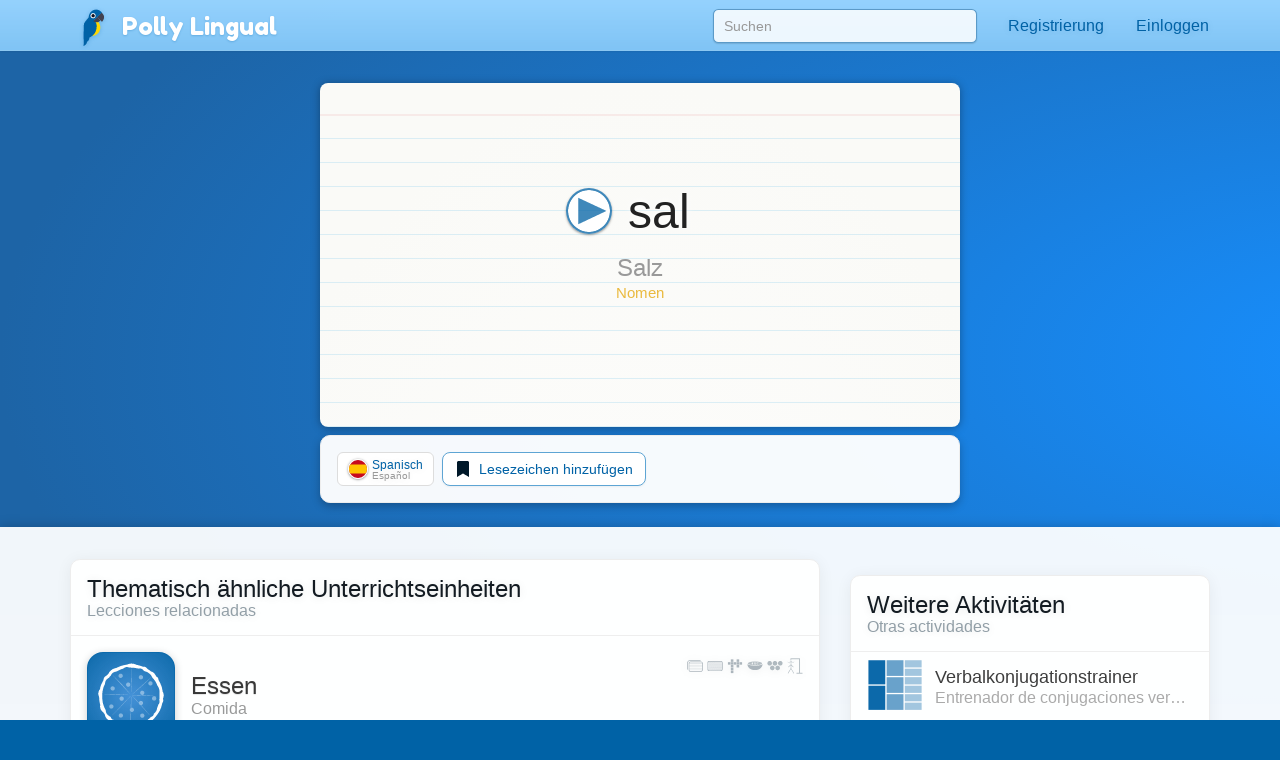

--- FILE ---
content_type: text/html;charset=UTF-8
request_url: https://pollylingu.al/api/es/de/subject_pronouns/
body_size: 42
content:
[{"id":23271,"string":"t\u00fa","transliteration":"","audio":"tu.mp3","language_id":2,"status":"active","type_id":3,"gender_id":null,"number_id":1,"case_id":12,"category_id":3,"verbform_id":null,"person_id":2,"context_id":null,"condition_id":null,"form_id":null,"region_id":null,"deixis_id":null,"notes":null,"position":999},{"id":23860,"string":"usted","transliteration":"","audio":"usted.mp3","language_id":2,"status":"active","type_id":3,"gender_id":null,"number_id":1,"case_id":12,"category_id":3,"verbform_id":null,"person_id":3,"context_id":1,"condition_id":null,"form_id":null,"region_id":null,"deixis_id":null,"notes":"","position":999},{"id":11127,"string":"yo","transliteration":null,"audio":"yo.mp3","language_id":2,"status":"active","type_id":3,"gender_id":null,"number_id":1,"case_id":12,"category_id":3,"verbform_id":null,"person_id":1,"context_id":null,"condition_id":null,"form_id":null,"region_id":null,"deixis_id":null,"notes":null,"position":999},{"id":24444,"string":"\u00e9l","transliteration":"","audio":"el.mp3","language_id":2,"status":"active","type_id":3,"gender_id":1,"number_id":1,"case_id":12,"category_id":3,"verbform_id":null,"person_id":3,"context_id":null,"condition_id":null,"form_id":null,"region_id":null,"deixis_id":null,"notes":null,"position":999},{"id":25609,"string":"nosotros","transliteration":"","audio":"nosotros.mp3","language_id":2,"status":"active","type_id":3,"gender_id":1,"number_id":3,"case_id":12,"category_id":3,"verbform_id":null,"person_id":1,"context_id":null,"condition_id":null,"form_id":null,"region_id":null,"deixis_id":null,"notes":null,"position":999},{"id":24328,"string":"vosotros","transliteration":"","audio":"ss_65.mp3","language_id":2,"status":"active","type_id":3,"gender_id":1,"number_id":3,"case_id":12,"category_id":3,"verbform_id":null,"person_id":2,"context_id":2,"condition_id":null,"form_id":null,"region_id":null,"deixis_id":null,"notes":null,"position":999},{"id":27737,"string":"ustedes","transliteration":"","audio":"ustedes.mp3","language_id":2,"status":"active","type_id":3,"gender_id":null,"number_id":3,"case_id":12,"category_id":3,"verbform_id":null,"person_id":3,"context_id":1,"condition_id":null,"form_id":null,"region_id":null,"deixis_id":null,"notes":"","position":999},{"id":25039,"string":"ella","transliteration":"","audio":"ella.mp3","language_id":2,"status":"active","type_id":3,"gender_id":2,"number_id":1,"case_id":12,"category_id":3,"verbform_id":null,"person_id":3,"context_id":null,"condition_id":null,"form_id":null,"region_id":null,"deixis_id":null,"notes":null,"position":999},{"id":28213,"string":"ellos","transliteration":"","audio":"ellos.mp3","language_id":2,"status":"active","type_id":3,"gender_id":1,"number_id":3,"case_id":12,"category_id":3,"verbform_id":null,"person_id":3,"context_id":null,"condition_id":null,"form_id":null,"region_id":null,"deixis_id":null,"notes":null,"position":999},{"id":27307,"string":"vosotras","transliteration":"","audio":"vosotras.mp3","language_id":2,"status":"active","type_id":3,"gender_id":2,"number_id":3,"case_id":12,"category_id":3,"verbform_id":null,"person_id":2,"context_id":2,"condition_id":null,"form_id":null,"region_id":null,"deixis_id":null,"notes":null,"position":999},{"id":28653,"string":"ellas","transliteration":"","audio":"ellas.mp3","language_id":2,"status":"active","type_id":3,"gender_id":2,"number_id":3,"case_id":12,"category_id":3,"verbform_id":null,"person_id":3,"context_id":null,"condition_id":null,"form_id":null,"region_id":null,"deixis_id":null,"notes":null,"position":999},{"id":26174,"string":"nosotras","transliteration":"","audio":"nosotras.mp3","language_id":2,"status":"active","type_id":3,"gender_id":2,"number_id":3,"case_id":12,"category_id":3,"verbform_id":null,"person_id":1,"context_id":null,"condition_id":null,"form_id":null,"region_id":null,"deixis_id":null,"notes":null,"position":999}]

--- FILE ---
content_type: image/svg+xml
request_url: https://pollylingu.al/media/images/flags/it.svg
body_size: -47
content:
<?xml version="1.0" standalone="no"?>
<!DOCTYPE svg PUBLIC "-//W3C//DTD SVG 1.1//EN" "http://www.w3.org/Graphics/SVG/1.1/DTD/svg11.dtd">
<svg width="100%" height="100%" viewBox="0 0 2004 2004" version="1.1" xmlns="http://www.w3.org/2000/svg" xmlns:xlink="http://www.w3.org/1999/xlink" xml:space="preserve" style="fill-rule:evenodd;clip-rule:evenodd;stroke-linejoin:round;stroke-miterlimit:1.41421;">
    <g transform="matrix(1002,0,0,1002,0,0)">
        <rect x="0" y="0" width="0.667" height="2" style="fill:rgb(0,146,70);"/>
    </g>
    <g transform="matrix(1002,0,0,1002,0,0)">
        <rect x="0.667" y="0" width="0.667" height="2" style="fill:white;"/>
    </g>
    <g transform="matrix(1002,0,0,1002,0,0)">
        <rect x="1.334" y="0" width="0.667" height="2" style="fill:rgb(206,43,55);"/>
    </g>
</svg>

........

- [Task objective]: Go through the material and set it down again exactly, but without any pictures.

- [Written answer]:
--- FILE ---
content_type: text/html;charset=UTF-8
request_url: https://pollylingu.al/api/es/de/subject_pronouns/
body_size: 42
content:
[{"id":23271,"string":"t\u00fa","transliteration":"","audio":"tu.mp3","language_id":2,"status":"active","type_id":3,"gender_id":null,"number_id":1,"case_id":12,"category_id":3,"verbform_id":null,"person_id":2,"context_id":null,"condition_id":null,"form_id":null,"region_id":null,"deixis_id":null,"notes":null,"position":999},{"id":23860,"string":"usted","transliteration":"","audio":"usted.mp3","language_id":2,"status":"active","type_id":3,"gender_id":null,"number_id":1,"case_id":12,"category_id":3,"verbform_id":null,"person_id":3,"context_id":1,"condition_id":null,"form_id":null,"region_id":null,"deixis_id":null,"notes":"","position":999},{"id":11127,"string":"yo","transliteration":null,"audio":"yo.mp3","language_id":2,"status":"active","type_id":3,"gender_id":null,"number_id":1,"case_id":12,"category_id":3,"verbform_id":null,"person_id":1,"context_id":null,"condition_id":null,"form_id":null,"region_id":null,"deixis_id":null,"notes":null,"position":999},{"id":24444,"string":"\u00e9l","transliteration":"","audio":"el.mp3","language_id":2,"status":"active","type_id":3,"gender_id":1,"number_id":1,"case_id":12,"category_id":3,"verbform_id":null,"person_id":3,"context_id":null,"condition_id":null,"form_id":null,"region_id":null,"deixis_id":null,"notes":null,"position":999},{"id":25609,"string":"nosotros","transliteration":"","audio":"nosotros.mp3","language_id":2,"status":"active","type_id":3,"gender_id":1,"number_id":3,"case_id":12,"category_id":3,"verbform_id":null,"person_id":1,"context_id":null,"condition_id":null,"form_id":null,"region_id":null,"deixis_id":null,"notes":null,"position":999},{"id":24328,"string":"vosotros","transliteration":"","audio":"ss_65.mp3","language_id":2,"status":"active","type_id":3,"gender_id":1,"number_id":3,"case_id":12,"category_id":3,"verbform_id":null,"person_id":2,"context_id":2,"condition_id":null,"form_id":null,"region_id":null,"deixis_id":null,"notes":null,"position":999},{"id":27737,"string":"ustedes","transliteration":"","audio":"ustedes.mp3","language_id":2,"status":"active","type_id":3,"gender_id":null,"number_id":3,"case_id":12,"category_id":3,"verbform_id":null,"person_id":3,"context_id":1,"condition_id":null,"form_id":null,"region_id":null,"deixis_id":null,"notes":"","position":999},{"id":25039,"string":"ella","transliteration":"","audio":"ella.mp3","language_id":2,"status":"active","type_id":3,"gender_id":2,"number_id":1,"case_id":12,"category_id":3,"verbform_id":null,"person_id":3,"context_id":null,"condition_id":null,"form_id":null,"region_id":null,"deixis_id":null,"notes":null,"position":999},{"id":28213,"string":"ellos","transliteration":"","audio":"ellos.mp3","language_id":2,"status":"active","type_id":3,"gender_id":1,"number_id":3,"case_id":12,"category_id":3,"verbform_id":null,"person_id":3,"context_id":null,"condition_id":null,"form_id":null,"region_id":null,"deixis_id":null,"notes":null,"position":999},{"id":27307,"string":"vosotras","transliteration":"","audio":"vosotras.mp3","language_id":2,"status":"active","type_id":3,"gender_id":2,"number_id":3,"case_id":12,"category_id":3,"verbform_id":null,"person_id":2,"context_id":2,"condition_id":null,"form_id":null,"region_id":null,"deixis_id":null,"notes":null,"position":999},{"id":28653,"string":"ellas","transliteration":"","audio":"ellas.mp3","language_id":2,"status":"active","type_id":3,"gender_id":2,"number_id":3,"case_id":12,"category_id":3,"verbform_id":null,"person_id":3,"context_id":null,"condition_id":null,"form_id":null,"region_id":null,"deixis_id":null,"notes":null,"position":999},{"id":26174,"string":"nosotras","transliteration":"","audio":"nosotras.mp3","language_id":2,"status":"active","type_id":3,"gender_id":2,"number_id":3,"case_id":12,"category_id":3,"verbform_id":null,"person_id":1,"context_id":null,"condition_id":null,"form_id":null,"region_id":null,"deixis_id":null,"notes":null,"position":999}]

--- FILE ---
content_type: image/svg+xml
request_url: https://pollylingu.al/media/images/flags/it.svg
body_size: -47
content:
<?xml version="1.0" standalone="no"?>
<!DOCTYPE svg PUBLIC "-//W3C//DTD SVG 1.1//EN" "http://www.w3.org/Graphics/SVG/1.1/DTD/svg11.dtd">
<svg width="100%" height="100%" viewBox="0 0 2004 2004" version="1.1" xmlns="http://www.w3.org/2000/svg" xmlns:xlink="http://www.w3.org/1999/xlink" xml:space="preserve" style="fill-rule:evenodd;clip-rule:evenodd;stroke-linejoin:round;stroke-miterlimit:1.41421;">
    <g transform="matrix(1002,0,0,1002,0,0)">
        <rect x="0" y="0" width="0.667" height="2" style="fill:rgb(0,146,70);"/>
    </g>
    <g transform="matrix(1002,0,0,1002,0,0)">
        <rect x="0.667" y="0" width="0.667" height="2" style="fill:white;"/>
    </g>
    <g transform="matrix(1002,0,0,1002,0,0)">
        <rect x="1.334" y="0" width="0.667" height="2" style="fill:rgb(206,43,55);"/>
    </g>
</svg>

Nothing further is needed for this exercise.